Tuesday, July 12, 2005

If Muslim terrorists aren't real Muslims, were the Crusaders real Christians?

In the aftermath of the horrific bombing of London's transport system, Muslim leaders have been quick to condemn the attacks. There were no "ifs" or "buts" on this occasion. The fact that Muslims were among the victims may has brought home to many the reality of Islamic terrorism.

But the attacks have also brought with them the fear of a backlash, a backlash that never happened except in certain peoples' imagination. The fact is, the Brits are by and large a laid back lot, and have enough common sense to differentiate between the law abiding Muslim and the Islamic terrorist.

The same unfortunately, cannot be said for the Muslim leaders. Their response has been to feel they are all tarred by the same brush and have reacted by arguing the bombers are not real Muslims.

Maybe it's time Muslims realised they have more to fear from their own extremists than from any "backlash". Since 9/11, there has been too litte condemnation, and all too often outright praise for the likes of Yussuf Qaradawi and other extremists who have condoned suicide bombings. Whilst there has been a rush to denounce the likes of Salman Rushdie and Theo Van Gogh, there have been no fatwas issued against Abu Hamza or Omar Bakri Mohammed.

Things have not been helped by guilt ridden Christians too timid to point the finger of blame. "There are no Muslim terrorists.
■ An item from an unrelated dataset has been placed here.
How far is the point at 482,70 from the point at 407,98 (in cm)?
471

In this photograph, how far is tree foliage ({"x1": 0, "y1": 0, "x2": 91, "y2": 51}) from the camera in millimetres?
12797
There are terrorists," Father Paul Hawkins of St Pancras parish church told his congregation on Sunday. "The people who carried out these attacks are victims of a false religion, be it false Christianity or false Islam." Which is like arguing that the Crusaders had nothing to do with Christianity.

The only reason that Christianity has moved on from it's blood soaked past is that Christians have had to take reponsibility for over two millenia of persecution against the Jews and those of other faiths. Just as the Crusuders were devout Christians, today's Jihadists are devuot Muslims.

After the Israeli Prime Minister Yitzchak Rabin was murdered by a Jewish assassin in 1995, there was a lot of soul searching in the Jewish community, with many blaming the hate filled rhetoric of Rabin's political opponents for creating an atmosphere that led to his death (Remember the posters: "Rabin is a murderer", "Rabin is a Traitor"). I attended a memorial meeting for him at the Royal Albert Hall and I remember the Chief Rabbi, Jonathan Sacks remarking that as a Jew, the whole incident made him hang his head in shame.

There may be a concept of 'Umma' in the Muslim community, but there's a lack of individual responsibility when it comes to silencing the extremists. If we're unwilling to learn from history that violent words lead to violent deeds, it may take many more atrocities before we wake up to reality, and as the death toll from Thursday's attacks has proved, Muslims will be in the front line as much as we are.